Члены комиссии с готовностью улыбнулись, а Брежнев продолжал, вдохновляясь:
– Нет, правда! Куда ни придешь – «Леонид Ильич, дай!». Деньги – дай, мясо – дай, ракеты – дай! Нет чтобы, понимаешь, «на»! На, Леонид Ильич, мясо, на, Леонид Ильич, хороший урожай, на, дорогой Леонид Ильич, сейсмическое оружие, тряхни этих прохвостов-империалистов или эту самую Польшу! Так нет же! Из меня все тянут, как из дойной коровы. Одним шведам за эту историю с Кар… с Кар… хрен его знает, как это выговорить…
– Карлскруна… – подсказал Гайказянц.
– Во-во… Одним шведам, понимаешь, за ущерб 170 тысяч долларов отвалили. А что – обязательно там надо было бурить? Другого места не могли выдумать?
Теперь члены комиссии с готовностью нахмурились, и лица их посуровели, как лицо недовольного Брежнева.
– Швеция – нейтральная страна, Леонид Ильич, – побледнев, сказал Бенжер, но все же дерзнул напомнить Брежневу, что выбор Швеции был утвержден им самим, только напомнил об этом как бы безлично: – Если вы помните, не хотелось тогда сразу лезть к натовским базам.
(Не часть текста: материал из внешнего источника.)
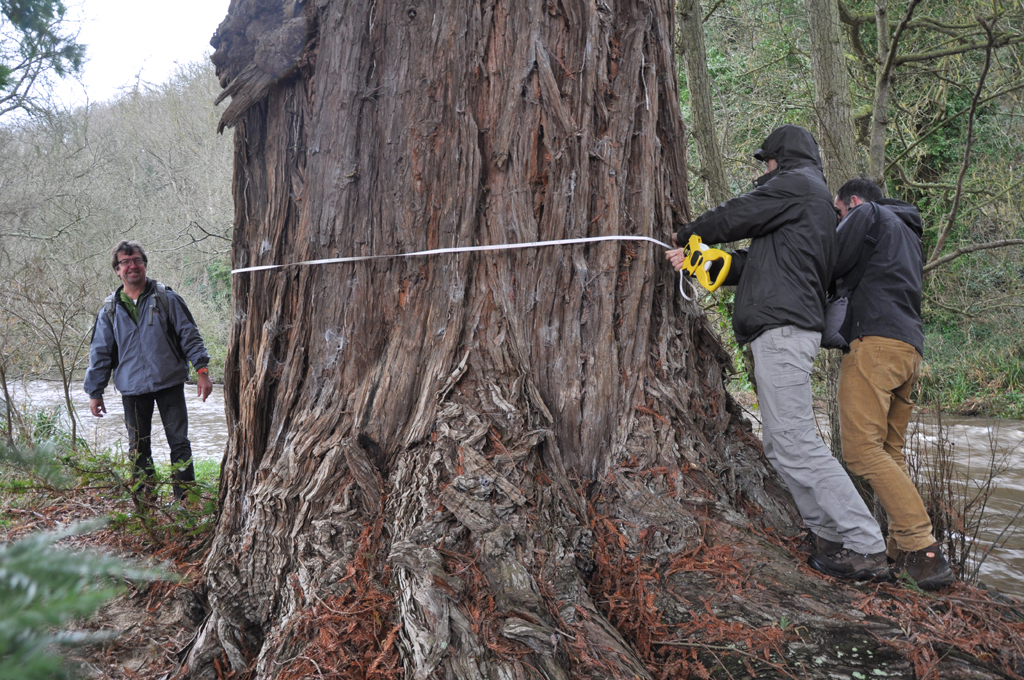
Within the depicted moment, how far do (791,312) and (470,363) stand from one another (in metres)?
1.52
А кроме того, в случае большой войны Швеция может запереть весь наш Балтийский флот в Балтике, и потому…
– Я не об этом, – перебил его Брежнев. – Почему надо было лодку сажать на мель в этой Кар… Каре… тьфу, е… твою мать!
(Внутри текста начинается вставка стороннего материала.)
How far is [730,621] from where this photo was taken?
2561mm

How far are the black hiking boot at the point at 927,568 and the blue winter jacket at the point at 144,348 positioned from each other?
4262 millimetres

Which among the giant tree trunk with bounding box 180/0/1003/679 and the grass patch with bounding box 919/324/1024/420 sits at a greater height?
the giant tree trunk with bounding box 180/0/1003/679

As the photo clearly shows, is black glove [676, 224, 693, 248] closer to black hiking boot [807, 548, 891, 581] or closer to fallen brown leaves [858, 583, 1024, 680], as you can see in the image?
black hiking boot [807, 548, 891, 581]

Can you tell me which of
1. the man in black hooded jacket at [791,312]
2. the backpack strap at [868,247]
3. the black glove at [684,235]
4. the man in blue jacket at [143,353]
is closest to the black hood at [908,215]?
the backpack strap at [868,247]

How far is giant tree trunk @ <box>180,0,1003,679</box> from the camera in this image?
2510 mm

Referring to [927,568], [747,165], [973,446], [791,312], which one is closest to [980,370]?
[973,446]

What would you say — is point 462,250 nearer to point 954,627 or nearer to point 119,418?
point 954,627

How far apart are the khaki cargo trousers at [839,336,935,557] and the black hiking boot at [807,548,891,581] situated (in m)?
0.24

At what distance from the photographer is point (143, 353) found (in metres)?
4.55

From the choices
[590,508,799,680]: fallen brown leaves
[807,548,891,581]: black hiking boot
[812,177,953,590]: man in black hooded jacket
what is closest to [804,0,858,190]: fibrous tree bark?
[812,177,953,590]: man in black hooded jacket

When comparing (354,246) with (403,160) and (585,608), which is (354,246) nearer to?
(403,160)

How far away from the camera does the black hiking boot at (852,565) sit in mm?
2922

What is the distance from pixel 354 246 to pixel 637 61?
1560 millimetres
– Так гирлянда вписалась, Леонид Ильич, – сказал Бенжер, чувствуя, что Брежнев уже всерьез разозлен – не столько историей с подводной лодкой, сколько тем, что не может прорваться сквозь это слово «Карлскруна». – Чтобы получить эффект «ЭММЫ», нужна эта точка. Конечно, когда мы перейдем на «ЭМБУ» – «энергетические матрицы» большой мощности…
– А когда перейдем? – спросил Брежнев.
– Когда будет свой завод, – упрямо сказал Бенжер.
– И новое бурильное оборудование, – напомнил Ставинский.
– Значит, опять «дай»? – хмуро посмотрел на него Брежнев. – А где у меня гарантия, что эта штука действительно может тряхнуть какую-нибудь Швецию, Англию, Японию или Америку?
– Вы же видели фильм, Леонид Ильич, – сказал Бенжер.